__EXERCISE INSTRUCTIONS__:
A - Answer these questions using the book review below:
(i) Whose spirit photography and trial does the third chapter analyze?
(ii) In what year did James W. Lee, Robert E. M. Bain, and John H. Vincent make their tour?
(iii) What title was given to the published photographic views from that tour?
B - Please carry on the book review below, picking up after its final sentence and ignoring the rows.

__QUOTED PASSAGE__:
==================================================
The second chapter treats mourning photographs of the dead and the significance of corporeality. Lindsey argues that hairwork and photography helped signal presence and create modes of beholding to cope with loss, death, and the absent body of loved ones. When rendered properly, these likenesses could promise glory and redemption. But some images also claimed to capture spectral figures just beyond human sight. The third chapter uses detailed analysis of William Mumler’s spirit photography and trial to suggest the ways photography charged the practices and expectation of beholding. If those beyond the veil of mortality were perceptible to sensitized technologies, then both religious and Spiritualist beliefs could be challenged or supported. It was precisely the possibility for belief and investigation that allowed spirit photography to haunt the communion of shadows.
The last two chapters work nicely as a pair. Chapter 4 examines halftone photography of Palestine. By utilizing recent developments in mechanical reproduction, halftones could print and spread images of the Holy Land that both ethnographically documented the area and people, while simultaneously inviting a practice of beholding that mapped the images onto an imagined biblical past. This was possible through tendentious commentary and photography meant to flatten time by emphasizing the continuity between the biblical past and the Palestinian present. Lindsey skillfully connects the colonial impetus with the devotional function of James W. Lee, Robert E. M. Bain, and John H. Vincent’s 1894 tour that captured (through pen and camera) the locations of The Earthly Footsteps of the Man of Galilee, as the published photographic views were titled. Discourses and modes of gazing became complementary in novel combinations that suffused religious engagement with photography and invited viewers to look beyond the contemporary to the real essence of the image: the material environment of Jesus.
==================================================
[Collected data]

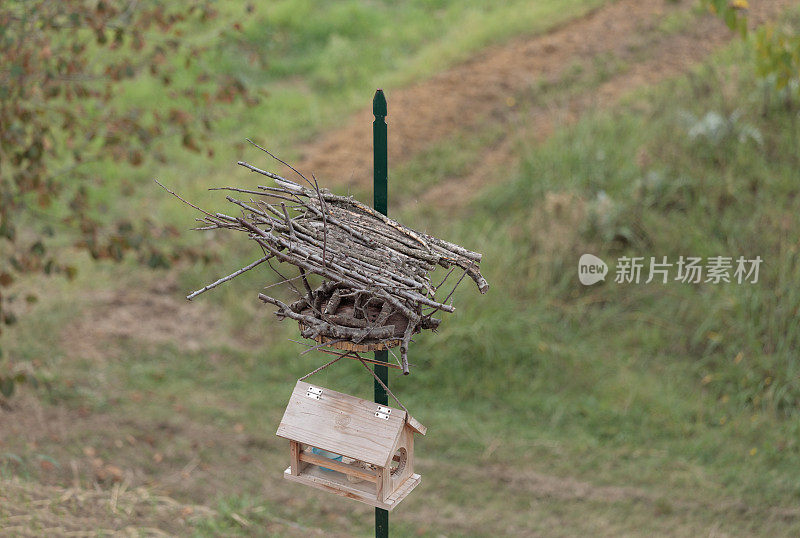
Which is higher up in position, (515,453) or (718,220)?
(718,220)

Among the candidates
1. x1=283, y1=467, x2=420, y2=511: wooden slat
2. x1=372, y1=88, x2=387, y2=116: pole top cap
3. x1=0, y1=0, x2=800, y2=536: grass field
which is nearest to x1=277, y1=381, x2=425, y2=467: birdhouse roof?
x1=283, y1=467, x2=420, y2=511: wooden slat

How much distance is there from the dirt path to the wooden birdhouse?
16.2 feet

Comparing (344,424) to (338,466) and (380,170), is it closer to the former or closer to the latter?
(338,466)

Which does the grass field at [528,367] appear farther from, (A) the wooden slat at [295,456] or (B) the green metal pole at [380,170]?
(B) the green metal pole at [380,170]

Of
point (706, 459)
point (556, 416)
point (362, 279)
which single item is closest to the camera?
point (362, 279)

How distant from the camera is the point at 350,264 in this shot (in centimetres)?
273

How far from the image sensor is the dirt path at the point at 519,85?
27.6ft

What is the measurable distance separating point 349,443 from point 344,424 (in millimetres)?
72

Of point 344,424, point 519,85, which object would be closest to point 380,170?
point 344,424

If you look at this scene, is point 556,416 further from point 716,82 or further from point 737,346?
point 716,82

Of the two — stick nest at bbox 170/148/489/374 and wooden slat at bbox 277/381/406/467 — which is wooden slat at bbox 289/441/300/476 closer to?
wooden slat at bbox 277/381/406/467

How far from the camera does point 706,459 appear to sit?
18.7 ft

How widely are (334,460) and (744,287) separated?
4.41 meters

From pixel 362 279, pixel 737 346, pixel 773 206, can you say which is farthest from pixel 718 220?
pixel 362 279
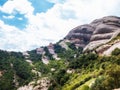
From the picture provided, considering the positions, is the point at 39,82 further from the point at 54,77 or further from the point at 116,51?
the point at 116,51

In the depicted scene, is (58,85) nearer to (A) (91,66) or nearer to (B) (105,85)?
(A) (91,66)

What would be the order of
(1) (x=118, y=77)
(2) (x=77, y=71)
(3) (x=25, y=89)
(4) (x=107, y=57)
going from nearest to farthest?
(1) (x=118, y=77) → (4) (x=107, y=57) → (2) (x=77, y=71) → (3) (x=25, y=89)

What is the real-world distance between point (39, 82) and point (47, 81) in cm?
472

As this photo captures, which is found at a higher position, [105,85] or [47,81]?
[47,81]

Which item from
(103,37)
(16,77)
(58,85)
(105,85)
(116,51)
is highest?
(103,37)

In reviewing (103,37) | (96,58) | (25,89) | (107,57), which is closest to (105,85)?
(107,57)

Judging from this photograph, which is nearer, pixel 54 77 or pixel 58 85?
pixel 58 85

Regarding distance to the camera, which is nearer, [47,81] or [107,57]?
[107,57]

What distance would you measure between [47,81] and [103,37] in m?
72.5

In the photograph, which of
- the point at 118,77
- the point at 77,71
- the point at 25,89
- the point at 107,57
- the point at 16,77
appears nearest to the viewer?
the point at 118,77

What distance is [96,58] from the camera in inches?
5241

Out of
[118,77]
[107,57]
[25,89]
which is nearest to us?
[118,77]

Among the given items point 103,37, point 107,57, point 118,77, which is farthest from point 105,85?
point 103,37

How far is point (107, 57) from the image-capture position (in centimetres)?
12100
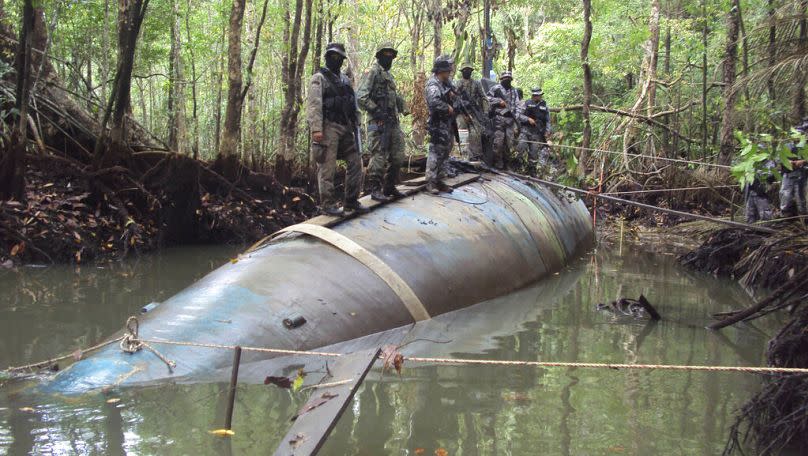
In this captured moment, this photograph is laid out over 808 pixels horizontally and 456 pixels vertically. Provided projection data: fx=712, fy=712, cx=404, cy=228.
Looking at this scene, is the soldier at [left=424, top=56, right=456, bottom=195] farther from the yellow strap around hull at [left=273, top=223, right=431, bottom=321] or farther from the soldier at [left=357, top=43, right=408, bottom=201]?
the yellow strap around hull at [left=273, top=223, right=431, bottom=321]

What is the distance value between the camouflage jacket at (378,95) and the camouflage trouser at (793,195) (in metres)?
5.68

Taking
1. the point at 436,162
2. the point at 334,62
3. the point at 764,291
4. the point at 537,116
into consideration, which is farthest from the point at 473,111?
the point at 764,291

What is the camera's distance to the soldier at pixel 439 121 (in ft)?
30.3

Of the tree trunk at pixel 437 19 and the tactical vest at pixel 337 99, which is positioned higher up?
the tree trunk at pixel 437 19

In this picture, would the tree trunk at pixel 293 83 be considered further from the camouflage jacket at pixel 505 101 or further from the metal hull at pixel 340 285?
the metal hull at pixel 340 285

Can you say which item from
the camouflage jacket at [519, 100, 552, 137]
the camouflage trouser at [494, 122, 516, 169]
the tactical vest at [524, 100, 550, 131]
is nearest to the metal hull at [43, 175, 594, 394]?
the camouflage trouser at [494, 122, 516, 169]

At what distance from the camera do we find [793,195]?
997 cm

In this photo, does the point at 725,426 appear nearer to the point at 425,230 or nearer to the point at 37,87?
the point at 425,230

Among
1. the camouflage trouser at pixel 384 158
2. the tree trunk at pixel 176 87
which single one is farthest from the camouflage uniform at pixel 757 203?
the tree trunk at pixel 176 87

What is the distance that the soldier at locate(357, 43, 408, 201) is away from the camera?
8.23 metres

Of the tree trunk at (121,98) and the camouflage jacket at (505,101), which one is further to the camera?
the camouflage jacket at (505,101)

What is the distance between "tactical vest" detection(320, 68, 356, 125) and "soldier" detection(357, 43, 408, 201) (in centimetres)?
44

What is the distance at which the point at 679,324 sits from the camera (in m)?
7.42

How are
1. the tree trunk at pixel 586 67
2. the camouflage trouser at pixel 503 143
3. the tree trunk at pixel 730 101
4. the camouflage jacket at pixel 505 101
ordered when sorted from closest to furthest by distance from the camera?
the camouflage trouser at pixel 503 143 → the camouflage jacket at pixel 505 101 → the tree trunk at pixel 730 101 → the tree trunk at pixel 586 67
==================================================
__NUMBERED ANSWERS__:
A -
(i) William Mumler's
(ii) 1894
(iii) The Earthly Footsteps of the Man of Galilee

B -
The promise of virtual entrance into the biblical imaginary via Palestine only heightened with the utilization of stereography. Lindsey argues that the effect of three-dimensional photographs of the Holy Land was in the eye of the beholder and allowed for a presence and experience beyond the senses. When stereographic producers claimed their images were superior to single photographs and that they made the biblical past experiential and the holy sites present it was a technological argument. And unlike actual travel or the land itself, which one cannot keep materially with them, stereographs highlighted the power of mediated religious experience at one’s fingertips. In some practical ways, the mediated stereographic image was better than the real thing. Lindsey’s chapters all seem to pay off here when her analysis of stereography’s role in ushering beholders into the biblical past builds on the premises of the previous chapters to a persuasive and insightful climax.
Although Lindsey might word it differently, Communion of Shadows helps document the technologization of religious practice. If readers behold its chapters as earlier viewers beheld photos, the book captures lived religion becoming increasingly intertwined with photographic media practices, which required renewed navigation, engendering all manner of odd, surprising, syncretic, and modern modes of beholding.
Mason Kamana Allred is a Historian and Editor at the Joseph Smith Papers Project.